FPN refers to the variation in pixel sensitivity when a sensor array is not exposed to light. It is also called the dark current noise. FPN can be suppressed by subtracting a dark image taken by the same sensor from a given image.

PRNU is the dominant component of SPN. The primary part is PNU which arises from the different sensitivity of pixels to light. This is caused by properties of silicon and manufacturing imperfections. PNU is not affected by temperature or other external conditions. PNU is unique and can be used for source device identification.

Low frequency defects are caused by light refraction from dust and optical surfaces.

Sensor noise can be modelled as $$ y_{ij} = f_{ij}(x_{ij}+\eta_{ij}) + c_{ij} + \epsilon_{ij} $$ where $y$ is the pre-processed pixel output, $f$ is PRNU, $x$ is the light level of the $ij$ th sensor, $\eta$ is shot noise, $c$ is FPN and $\epsilon$ is random noise.

The PRNU can be found by ignoring shot noise and random noise and rearranging $$ f_{ij} = \frac{y_{ij} - c_{ij}}{x_{ij}} $$ but the pre-processed pixel value, $y_{ij}$ is not available so estimation has to be used instead.

SPN can be approximated using multiple reference images. The scene content can be suppressed from each image by de-noising and then subtracting the de-noised image from the original image to get the noise residual. The average noise residual over all the images gives a reference estimate for the SPN.

The SPN of a single test image can be estimated by assuming no post-processing takes place, giving $SPN_{ij} = y_{ij} - F(y_{ij})$ where $F$ is a de-noising filter. Rearranging the sensor noise model and ignoring FPN and random noise gives $SPN_{ij} = f_{ij}(x_{ij}+\eta_{ij}) - F(f_{ij}(x_{ij}) + \eta_{ij})$. Assuming the filtered image is similar to the original, this can be rewritten as $SPN_{ij} = f_{ij}(x_{ij}+\eta_{ij}) - f_{ij}(\hat{x}_ {ij} + \hat{\eta}_ {ij})$ which can be rewritten as $SPN_{ij} = f_{ij}(\Delta x_{ij} + \Delta \eta_{ij})$ where $\Delta x_{ij}$ is the high frequency scene details and $\Delta \eta_{ij}$ is the shot noise residual.

Video forensics

As videos are just sequences of images, the same forgeries occur and the same forensic techniques can be applied to detect them.

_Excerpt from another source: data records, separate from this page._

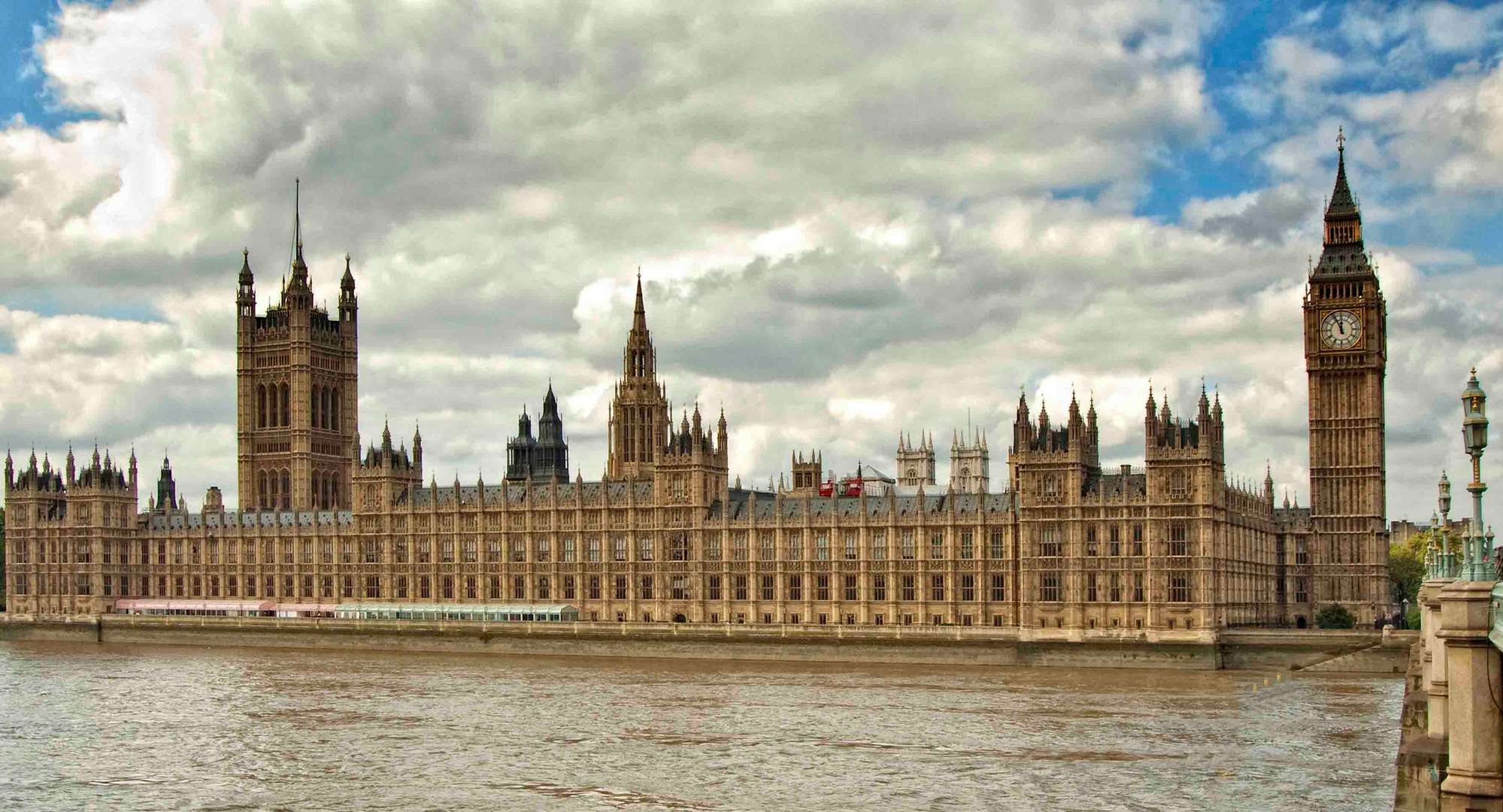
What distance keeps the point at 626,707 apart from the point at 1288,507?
63.7 meters

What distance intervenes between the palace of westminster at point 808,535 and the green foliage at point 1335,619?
2.74 m

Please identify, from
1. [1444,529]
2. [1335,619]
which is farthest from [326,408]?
[1444,529]

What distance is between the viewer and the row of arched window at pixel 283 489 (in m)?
171

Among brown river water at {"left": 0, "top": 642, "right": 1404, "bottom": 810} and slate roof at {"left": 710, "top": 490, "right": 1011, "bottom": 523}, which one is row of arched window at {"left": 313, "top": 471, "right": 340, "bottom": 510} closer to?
slate roof at {"left": 710, "top": 490, "right": 1011, "bottom": 523}

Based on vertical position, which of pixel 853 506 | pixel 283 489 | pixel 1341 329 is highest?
pixel 1341 329

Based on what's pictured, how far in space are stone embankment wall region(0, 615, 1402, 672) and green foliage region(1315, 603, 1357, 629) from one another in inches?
516

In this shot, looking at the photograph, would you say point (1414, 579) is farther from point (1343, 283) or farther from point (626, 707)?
point (626, 707)

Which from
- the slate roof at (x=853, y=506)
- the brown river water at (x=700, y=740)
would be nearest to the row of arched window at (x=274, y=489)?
the slate roof at (x=853, y=506)

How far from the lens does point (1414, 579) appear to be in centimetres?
14188

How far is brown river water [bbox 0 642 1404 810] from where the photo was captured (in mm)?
52500

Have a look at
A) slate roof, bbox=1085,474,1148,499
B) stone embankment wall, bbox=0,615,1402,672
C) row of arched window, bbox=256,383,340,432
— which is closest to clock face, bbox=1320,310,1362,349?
slate roof, bbox=1085,474,1148,499

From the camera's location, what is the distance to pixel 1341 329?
119 meters

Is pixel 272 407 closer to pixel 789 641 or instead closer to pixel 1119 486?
pixel 789 641

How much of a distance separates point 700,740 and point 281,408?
384 ft
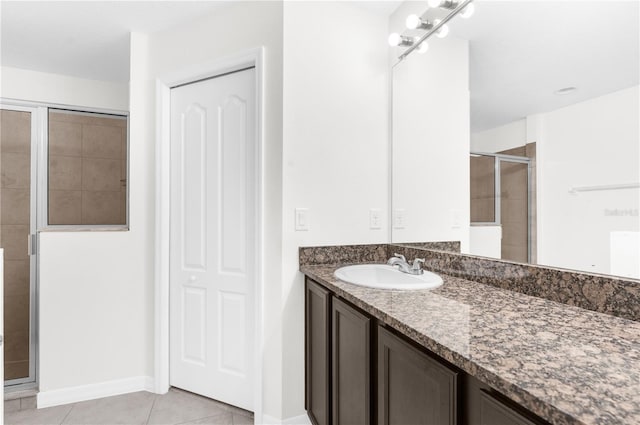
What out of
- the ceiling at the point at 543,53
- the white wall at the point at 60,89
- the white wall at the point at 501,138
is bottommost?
the white wall at the point at 501,138

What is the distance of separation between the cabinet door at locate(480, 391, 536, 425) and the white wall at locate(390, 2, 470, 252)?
92cm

One type of video-specific forgery is frame deletion. This can be detected through analysis of prediction errors.

Instead of analysing each frame in a video, small groups of frames are intracoded into a single image called an I-frame or keyframe. Frames predicted from I-frames are called P-frames. B-frames are predicted from both I- and P-frames. The difference between a real and predicted frame is called an error frame.

Video frames are divided into a sequence of groups of pictures which are encoded and decoded independently.